What you will do: Count up every line of the data in which "axis" occurs. The reply is one number and nothing more.

── The records

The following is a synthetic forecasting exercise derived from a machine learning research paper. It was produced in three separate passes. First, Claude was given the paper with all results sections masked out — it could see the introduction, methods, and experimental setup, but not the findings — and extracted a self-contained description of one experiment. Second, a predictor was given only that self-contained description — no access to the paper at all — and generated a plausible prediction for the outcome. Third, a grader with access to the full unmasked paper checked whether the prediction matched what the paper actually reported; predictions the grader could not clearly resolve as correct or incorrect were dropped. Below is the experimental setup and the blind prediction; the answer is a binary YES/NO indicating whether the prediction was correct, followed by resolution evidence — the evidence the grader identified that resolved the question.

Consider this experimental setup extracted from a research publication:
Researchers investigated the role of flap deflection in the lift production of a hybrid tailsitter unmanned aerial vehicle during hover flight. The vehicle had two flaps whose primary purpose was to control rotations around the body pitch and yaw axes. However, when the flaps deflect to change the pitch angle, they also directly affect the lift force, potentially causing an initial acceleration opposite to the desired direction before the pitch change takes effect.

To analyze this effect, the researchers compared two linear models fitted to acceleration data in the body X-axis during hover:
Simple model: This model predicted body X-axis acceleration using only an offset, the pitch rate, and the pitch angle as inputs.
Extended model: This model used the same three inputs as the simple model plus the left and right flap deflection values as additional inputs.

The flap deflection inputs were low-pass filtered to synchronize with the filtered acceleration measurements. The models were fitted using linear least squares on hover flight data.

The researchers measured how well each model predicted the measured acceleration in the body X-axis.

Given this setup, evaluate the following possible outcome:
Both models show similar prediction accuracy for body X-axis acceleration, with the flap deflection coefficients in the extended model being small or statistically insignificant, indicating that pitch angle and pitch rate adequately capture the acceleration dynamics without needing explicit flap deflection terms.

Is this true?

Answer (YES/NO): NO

────

Task result: 4